## [What you have to do]
Report in full each line of the items below containing the word "that".

## [Data in this exercise]

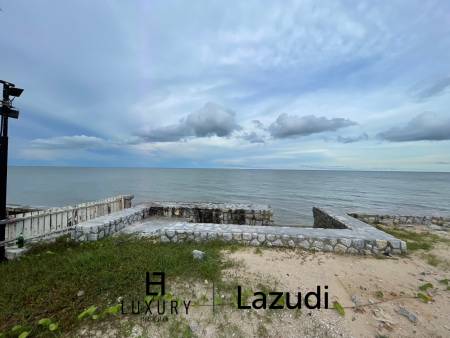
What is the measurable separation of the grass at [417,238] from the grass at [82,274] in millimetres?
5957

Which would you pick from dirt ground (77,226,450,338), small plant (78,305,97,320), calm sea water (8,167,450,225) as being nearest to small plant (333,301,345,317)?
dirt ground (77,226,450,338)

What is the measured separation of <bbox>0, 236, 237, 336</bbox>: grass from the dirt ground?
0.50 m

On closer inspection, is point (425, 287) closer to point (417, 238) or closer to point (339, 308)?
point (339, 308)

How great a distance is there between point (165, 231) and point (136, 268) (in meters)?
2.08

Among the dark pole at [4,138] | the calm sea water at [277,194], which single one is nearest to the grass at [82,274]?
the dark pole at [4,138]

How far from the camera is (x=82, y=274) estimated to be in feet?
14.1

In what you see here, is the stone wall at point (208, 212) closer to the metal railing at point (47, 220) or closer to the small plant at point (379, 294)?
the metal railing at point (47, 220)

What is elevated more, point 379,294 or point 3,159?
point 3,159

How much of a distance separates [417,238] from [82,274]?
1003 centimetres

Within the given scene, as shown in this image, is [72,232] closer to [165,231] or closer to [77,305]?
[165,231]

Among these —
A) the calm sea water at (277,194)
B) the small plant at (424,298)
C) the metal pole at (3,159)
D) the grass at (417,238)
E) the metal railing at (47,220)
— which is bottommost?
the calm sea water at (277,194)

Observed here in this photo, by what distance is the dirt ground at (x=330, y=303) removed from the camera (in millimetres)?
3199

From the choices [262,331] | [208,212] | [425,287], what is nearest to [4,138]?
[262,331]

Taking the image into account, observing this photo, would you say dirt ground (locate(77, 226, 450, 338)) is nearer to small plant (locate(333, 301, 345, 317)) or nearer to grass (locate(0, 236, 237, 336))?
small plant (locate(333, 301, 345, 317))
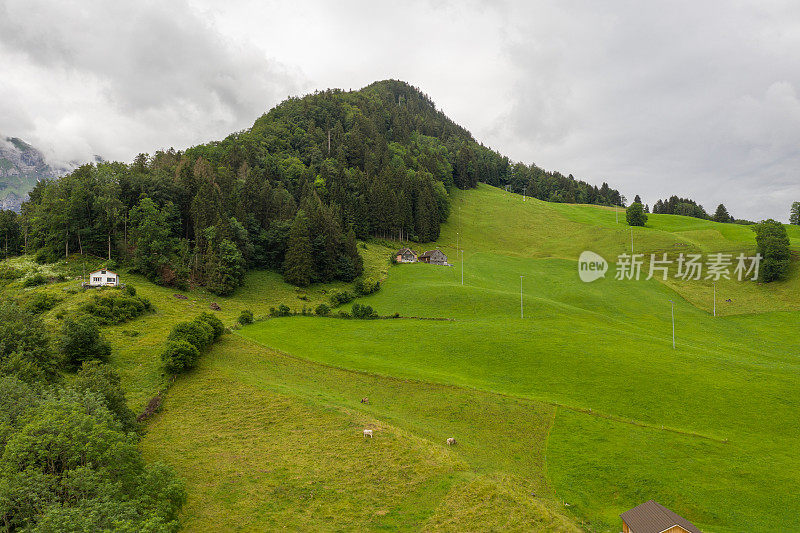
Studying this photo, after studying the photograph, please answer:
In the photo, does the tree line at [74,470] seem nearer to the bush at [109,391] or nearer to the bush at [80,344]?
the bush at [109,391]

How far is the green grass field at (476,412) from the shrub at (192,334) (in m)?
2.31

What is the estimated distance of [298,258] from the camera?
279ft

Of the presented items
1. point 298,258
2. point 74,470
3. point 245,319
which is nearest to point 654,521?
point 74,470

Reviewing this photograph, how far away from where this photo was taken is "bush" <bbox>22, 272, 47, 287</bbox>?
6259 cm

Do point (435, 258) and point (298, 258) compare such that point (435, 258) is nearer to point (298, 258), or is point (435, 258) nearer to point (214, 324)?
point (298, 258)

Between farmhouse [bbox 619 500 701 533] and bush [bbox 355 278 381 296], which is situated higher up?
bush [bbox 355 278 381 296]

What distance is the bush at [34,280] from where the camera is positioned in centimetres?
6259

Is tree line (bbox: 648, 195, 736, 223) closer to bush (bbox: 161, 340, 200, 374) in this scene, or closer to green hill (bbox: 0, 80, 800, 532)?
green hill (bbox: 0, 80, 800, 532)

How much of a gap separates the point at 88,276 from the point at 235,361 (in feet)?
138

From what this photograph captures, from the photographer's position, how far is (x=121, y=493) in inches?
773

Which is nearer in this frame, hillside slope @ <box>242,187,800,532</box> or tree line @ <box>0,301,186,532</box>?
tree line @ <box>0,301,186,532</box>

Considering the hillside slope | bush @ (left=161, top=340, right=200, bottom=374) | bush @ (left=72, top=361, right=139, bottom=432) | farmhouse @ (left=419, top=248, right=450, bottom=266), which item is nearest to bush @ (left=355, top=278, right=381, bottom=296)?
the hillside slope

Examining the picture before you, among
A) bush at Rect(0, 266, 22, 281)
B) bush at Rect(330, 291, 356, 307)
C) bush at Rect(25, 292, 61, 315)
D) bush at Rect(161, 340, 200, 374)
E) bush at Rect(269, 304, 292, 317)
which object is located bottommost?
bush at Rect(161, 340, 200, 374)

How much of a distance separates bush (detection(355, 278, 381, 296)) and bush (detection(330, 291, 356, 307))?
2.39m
---
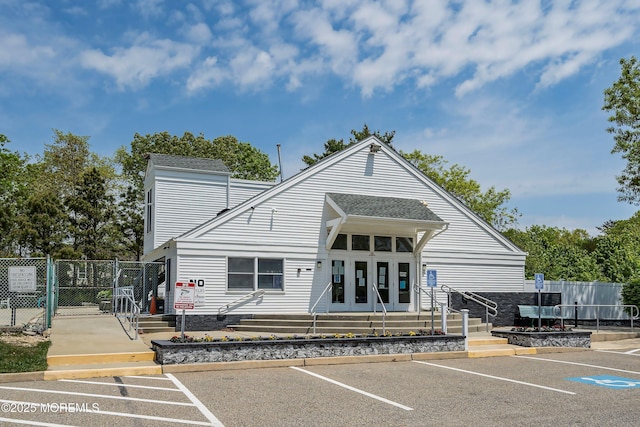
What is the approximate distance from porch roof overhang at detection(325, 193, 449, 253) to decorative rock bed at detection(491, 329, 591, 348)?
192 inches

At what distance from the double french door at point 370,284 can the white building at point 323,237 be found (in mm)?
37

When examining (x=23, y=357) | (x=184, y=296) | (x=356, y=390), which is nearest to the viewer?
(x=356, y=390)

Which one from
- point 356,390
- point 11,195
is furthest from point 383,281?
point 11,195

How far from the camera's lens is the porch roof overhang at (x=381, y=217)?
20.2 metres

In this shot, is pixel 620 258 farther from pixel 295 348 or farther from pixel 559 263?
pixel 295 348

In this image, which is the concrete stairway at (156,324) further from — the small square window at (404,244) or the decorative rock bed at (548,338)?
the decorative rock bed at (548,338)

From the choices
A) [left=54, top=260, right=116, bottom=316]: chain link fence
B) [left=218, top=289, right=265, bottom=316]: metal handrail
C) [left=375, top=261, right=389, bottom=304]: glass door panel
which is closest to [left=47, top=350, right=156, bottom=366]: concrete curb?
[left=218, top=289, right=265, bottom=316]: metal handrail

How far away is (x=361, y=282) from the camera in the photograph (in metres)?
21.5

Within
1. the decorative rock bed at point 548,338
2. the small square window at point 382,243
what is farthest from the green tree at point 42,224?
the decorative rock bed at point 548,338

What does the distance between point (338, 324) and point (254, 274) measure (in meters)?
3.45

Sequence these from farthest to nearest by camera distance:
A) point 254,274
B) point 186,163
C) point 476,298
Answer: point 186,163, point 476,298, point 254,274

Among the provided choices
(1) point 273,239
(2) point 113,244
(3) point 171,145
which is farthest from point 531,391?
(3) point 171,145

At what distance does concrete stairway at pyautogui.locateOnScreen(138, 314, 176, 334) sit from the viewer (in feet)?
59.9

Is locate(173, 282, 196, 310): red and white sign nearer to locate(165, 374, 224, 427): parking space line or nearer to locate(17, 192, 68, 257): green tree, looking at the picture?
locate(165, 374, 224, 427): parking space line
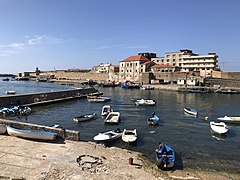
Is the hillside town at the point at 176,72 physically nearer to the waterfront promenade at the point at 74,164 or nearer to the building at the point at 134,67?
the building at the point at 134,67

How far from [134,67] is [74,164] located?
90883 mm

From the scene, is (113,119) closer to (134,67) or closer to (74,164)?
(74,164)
...
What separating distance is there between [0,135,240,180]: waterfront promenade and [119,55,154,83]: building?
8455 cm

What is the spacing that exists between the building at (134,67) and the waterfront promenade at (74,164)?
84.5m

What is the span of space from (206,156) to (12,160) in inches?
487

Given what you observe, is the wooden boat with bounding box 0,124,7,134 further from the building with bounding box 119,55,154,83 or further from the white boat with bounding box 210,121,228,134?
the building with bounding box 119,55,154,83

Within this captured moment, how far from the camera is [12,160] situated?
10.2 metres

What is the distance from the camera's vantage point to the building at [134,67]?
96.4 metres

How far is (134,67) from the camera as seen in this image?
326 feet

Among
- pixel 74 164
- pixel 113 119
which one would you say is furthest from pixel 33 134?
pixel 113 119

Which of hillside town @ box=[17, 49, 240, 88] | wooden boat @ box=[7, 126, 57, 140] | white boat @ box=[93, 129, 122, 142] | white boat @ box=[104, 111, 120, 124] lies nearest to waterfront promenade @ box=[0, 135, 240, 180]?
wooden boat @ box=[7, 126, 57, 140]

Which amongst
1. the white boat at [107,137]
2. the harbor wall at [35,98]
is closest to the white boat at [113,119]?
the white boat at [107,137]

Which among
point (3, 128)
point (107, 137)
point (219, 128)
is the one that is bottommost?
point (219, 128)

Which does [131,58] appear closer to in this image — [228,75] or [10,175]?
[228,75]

## [Complete answer]
Do point (435, 258) and point (298, 258) compare such that point (435, 258) is nearer to point (298, 258), or is point (435, 258) nearer to point (214, 324)?
What is the spacing that exists between the building at (134,67) and the waterfront promenade at (74,164)?
is the one that is bottommost?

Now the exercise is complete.